Here you have something that may help you,
using (numbers..) array with given probability distribution (prob..) it will generate for you (numbers) with those probabilities (here it will count them).

#include <iostream>
#include <cmath>
#include <time.h>
#include <stdlib.h>
#include <map>
#include <vector>
using namespace std;
#define ARRAY_SIZE(array) (sizeof(array)/sizeof(array[0]))

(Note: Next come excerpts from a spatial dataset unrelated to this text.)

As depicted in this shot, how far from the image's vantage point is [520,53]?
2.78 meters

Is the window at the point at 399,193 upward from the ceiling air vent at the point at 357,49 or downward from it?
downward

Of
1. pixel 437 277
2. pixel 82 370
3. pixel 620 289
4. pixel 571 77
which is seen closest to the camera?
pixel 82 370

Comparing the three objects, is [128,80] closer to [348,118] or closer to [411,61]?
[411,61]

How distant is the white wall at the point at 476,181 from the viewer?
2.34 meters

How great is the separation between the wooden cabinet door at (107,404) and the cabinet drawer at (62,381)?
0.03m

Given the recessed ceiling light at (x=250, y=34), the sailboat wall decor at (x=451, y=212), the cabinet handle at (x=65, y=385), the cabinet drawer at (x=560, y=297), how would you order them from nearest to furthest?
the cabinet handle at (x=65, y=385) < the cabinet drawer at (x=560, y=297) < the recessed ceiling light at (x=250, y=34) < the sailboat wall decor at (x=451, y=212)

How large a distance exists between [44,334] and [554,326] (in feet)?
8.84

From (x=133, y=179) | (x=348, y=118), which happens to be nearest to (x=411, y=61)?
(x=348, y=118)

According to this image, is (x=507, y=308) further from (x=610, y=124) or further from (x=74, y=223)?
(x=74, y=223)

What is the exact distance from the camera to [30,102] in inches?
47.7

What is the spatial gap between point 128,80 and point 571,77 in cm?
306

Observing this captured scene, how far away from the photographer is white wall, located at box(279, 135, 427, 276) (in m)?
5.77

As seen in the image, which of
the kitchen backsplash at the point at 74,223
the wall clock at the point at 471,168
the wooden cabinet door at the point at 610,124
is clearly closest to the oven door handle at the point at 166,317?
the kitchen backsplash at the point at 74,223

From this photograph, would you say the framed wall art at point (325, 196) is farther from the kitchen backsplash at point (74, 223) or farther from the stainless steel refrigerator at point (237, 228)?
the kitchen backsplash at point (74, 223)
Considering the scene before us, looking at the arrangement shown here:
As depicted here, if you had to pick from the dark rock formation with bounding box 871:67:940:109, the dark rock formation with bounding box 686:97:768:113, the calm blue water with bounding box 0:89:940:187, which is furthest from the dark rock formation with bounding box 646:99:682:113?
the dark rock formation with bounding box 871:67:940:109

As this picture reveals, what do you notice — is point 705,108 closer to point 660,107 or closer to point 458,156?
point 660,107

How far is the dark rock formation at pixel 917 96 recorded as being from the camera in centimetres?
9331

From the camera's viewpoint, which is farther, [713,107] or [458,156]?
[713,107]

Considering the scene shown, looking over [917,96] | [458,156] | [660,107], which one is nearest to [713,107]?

int checkDistribution(double random, const map<double, vector<int> > &distribution_map)
{
    int index = 0;
    map<double, vector<int> >::const_iterator it = distribution_map.begin();
    for (; it!=distribution_map.end(); ++it)
    {
        if (random < (*it).first)
        {
                int randomInternal = 0;
                if ((*it).second.size() > 1)
                    randomInternal = rand() % ((*it).second.size());
                index = (*it).second.at(randomInternal);
                break;
        }
    }
    return index;
}

void nextNum(int* results, const map<double, vector<int> > &distribution_map)
{
    double random  = (double) rand()/RAND_MAX;
    int index = checkDistribution(random,distribution_map);
    results[index]+=1;
}

int main() {

    srand (time(NULL));
    int results [] = {0,0,0,0,0};
    int numbers [] = {-1,0,1,2,3};
    double prob [] =  {0.01, 0.3, 0.58, 0.1, 0.01};
    int size = ARRAY_SIZE(numbers);
    // Building Distribution
    map<double, vector<int> > distribution_map;
    map<double, vector<int> >::iterator it;
    for (int i = 0; i < size; i++)
    {
        it = distribution_map.find(prob[i]);
        if (it!=distribution_map.end())
            it->second.push_back(i);
        else
        {
            vector<int> vec;
            vec.push_back(i);
            distribution_map[prob[i]] = vec;
        }
    }
    // PDF to CDF transform
    map<double, vector<int> > cumulative_distribution_map;
    map<double, vector<int> >::iterator iter_cumulative;
    double cumulative_distribution = 0.0;
    for (it=distribution_map.begin();it!=distribution_map.end();++it)
    {
        cumulative_distribution += ((*it).second.size() * (*it).first);
        cumulative_distribution_map[cumulative_distribution] = (*it).second;
    }

    for (int i = 0; i<100; i++)
    {
        nextNum(results, cumulative_distribution_map);
    }
    for (int j = 0; j<size; j++)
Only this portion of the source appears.